La tierra nos da sin contar, sin pedir nada a cambio. El sol, el aire y el agua también nos es dado libremente. Así, a partir del momento que queremos conectarnos con la naturaleza y vivir en armonía con ella, ¿no deberíamos respetar su principio universal? : dar sin pedir nada a cambio ?…

Soñamos con un lugar en el que no se vende nada, donde el dinero es obsoleto, donde los bienes serían compartidos entre las personas que viven en la ecoaldea. Cada persona podrá dar y recibir libremente. Queremos construir un lugar donde la confianza es más importante que una cuenta bancaria.

En el plan práctico, se trata de ofrecer los excedentes que producimos, de organizar talleres y eventos gratuitos. ¡ Sin pedir nada a cambio !

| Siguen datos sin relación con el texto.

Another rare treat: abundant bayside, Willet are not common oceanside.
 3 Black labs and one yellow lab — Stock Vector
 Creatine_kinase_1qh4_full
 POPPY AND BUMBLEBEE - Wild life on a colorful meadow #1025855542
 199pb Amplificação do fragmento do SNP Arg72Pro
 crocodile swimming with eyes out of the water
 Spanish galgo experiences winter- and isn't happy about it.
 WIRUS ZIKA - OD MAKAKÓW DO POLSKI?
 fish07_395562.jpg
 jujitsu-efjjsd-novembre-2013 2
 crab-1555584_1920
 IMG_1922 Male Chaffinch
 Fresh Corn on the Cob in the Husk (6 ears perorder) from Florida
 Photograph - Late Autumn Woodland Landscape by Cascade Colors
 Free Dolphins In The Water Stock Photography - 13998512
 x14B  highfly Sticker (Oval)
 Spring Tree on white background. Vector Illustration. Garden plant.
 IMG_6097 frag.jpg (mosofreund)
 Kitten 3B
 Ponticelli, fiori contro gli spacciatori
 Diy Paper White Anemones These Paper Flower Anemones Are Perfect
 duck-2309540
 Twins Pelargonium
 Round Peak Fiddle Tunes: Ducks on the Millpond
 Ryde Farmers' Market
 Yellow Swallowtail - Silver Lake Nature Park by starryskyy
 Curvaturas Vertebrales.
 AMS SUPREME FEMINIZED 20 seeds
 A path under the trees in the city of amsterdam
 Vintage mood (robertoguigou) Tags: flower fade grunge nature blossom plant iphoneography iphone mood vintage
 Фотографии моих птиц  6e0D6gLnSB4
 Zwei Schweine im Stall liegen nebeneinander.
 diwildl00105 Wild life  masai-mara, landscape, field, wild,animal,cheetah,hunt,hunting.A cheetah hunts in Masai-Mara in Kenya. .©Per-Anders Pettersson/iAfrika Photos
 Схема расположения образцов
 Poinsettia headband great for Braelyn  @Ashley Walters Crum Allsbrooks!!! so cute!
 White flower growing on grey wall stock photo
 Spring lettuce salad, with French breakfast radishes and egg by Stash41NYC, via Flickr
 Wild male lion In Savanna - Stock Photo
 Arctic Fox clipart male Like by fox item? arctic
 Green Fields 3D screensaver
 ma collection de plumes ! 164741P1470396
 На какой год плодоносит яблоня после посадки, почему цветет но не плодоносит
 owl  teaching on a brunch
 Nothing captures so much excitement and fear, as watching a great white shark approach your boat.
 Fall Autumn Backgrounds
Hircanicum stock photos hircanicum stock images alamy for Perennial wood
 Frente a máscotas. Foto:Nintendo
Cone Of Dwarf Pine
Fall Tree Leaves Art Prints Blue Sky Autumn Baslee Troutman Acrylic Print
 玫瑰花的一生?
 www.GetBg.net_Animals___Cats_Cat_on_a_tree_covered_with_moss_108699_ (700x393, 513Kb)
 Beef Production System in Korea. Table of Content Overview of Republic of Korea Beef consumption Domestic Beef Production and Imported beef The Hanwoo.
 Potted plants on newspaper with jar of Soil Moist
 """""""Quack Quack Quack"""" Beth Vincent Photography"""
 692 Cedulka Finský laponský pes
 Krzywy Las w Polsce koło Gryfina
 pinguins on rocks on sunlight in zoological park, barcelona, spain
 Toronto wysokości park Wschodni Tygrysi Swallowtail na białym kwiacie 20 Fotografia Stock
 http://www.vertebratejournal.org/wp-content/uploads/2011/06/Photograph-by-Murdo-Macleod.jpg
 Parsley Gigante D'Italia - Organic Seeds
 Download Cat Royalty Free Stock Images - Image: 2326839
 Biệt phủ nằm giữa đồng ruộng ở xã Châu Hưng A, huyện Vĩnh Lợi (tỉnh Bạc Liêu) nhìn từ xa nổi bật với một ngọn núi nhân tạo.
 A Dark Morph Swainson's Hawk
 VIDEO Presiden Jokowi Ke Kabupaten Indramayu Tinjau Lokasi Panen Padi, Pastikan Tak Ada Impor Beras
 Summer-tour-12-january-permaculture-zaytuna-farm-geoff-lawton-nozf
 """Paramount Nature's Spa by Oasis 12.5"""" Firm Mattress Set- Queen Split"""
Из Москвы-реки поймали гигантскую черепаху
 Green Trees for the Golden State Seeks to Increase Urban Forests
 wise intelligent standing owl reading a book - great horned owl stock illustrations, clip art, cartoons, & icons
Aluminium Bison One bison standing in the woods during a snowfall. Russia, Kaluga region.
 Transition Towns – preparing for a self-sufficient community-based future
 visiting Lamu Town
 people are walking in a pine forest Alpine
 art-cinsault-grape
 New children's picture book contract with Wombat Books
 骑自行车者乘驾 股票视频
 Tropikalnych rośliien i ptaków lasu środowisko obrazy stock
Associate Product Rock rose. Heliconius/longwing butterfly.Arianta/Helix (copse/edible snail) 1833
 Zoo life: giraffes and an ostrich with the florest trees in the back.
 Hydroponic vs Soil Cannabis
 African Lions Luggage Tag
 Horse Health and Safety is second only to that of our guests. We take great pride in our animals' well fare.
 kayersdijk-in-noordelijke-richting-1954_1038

Sin embargo, estamos conscientes que de forma inevitable, el dinero será usado… para pagar impuestos al estado o para ciertas necesidades para las cuales no habremos todavía encontrado la manera de pasarnos del dinero. Pero queremos una transparencia total. Es por eso que otro eje de Eotopia concierne una comunicación clara tanto en el seno de la ecoaldea como por medio de nuestro sitio internet a propósito de las necesidades de la comunidad: de esta forma las personas que quieran ayudar al proyecto así como aquellos que lo llevan a cabo, tienen la posibilidad de donar libremente en conocimiento de causa. En cuanto a los bienes materiales, aceptamos de preferencia por supuesto,  los productos de recuperación.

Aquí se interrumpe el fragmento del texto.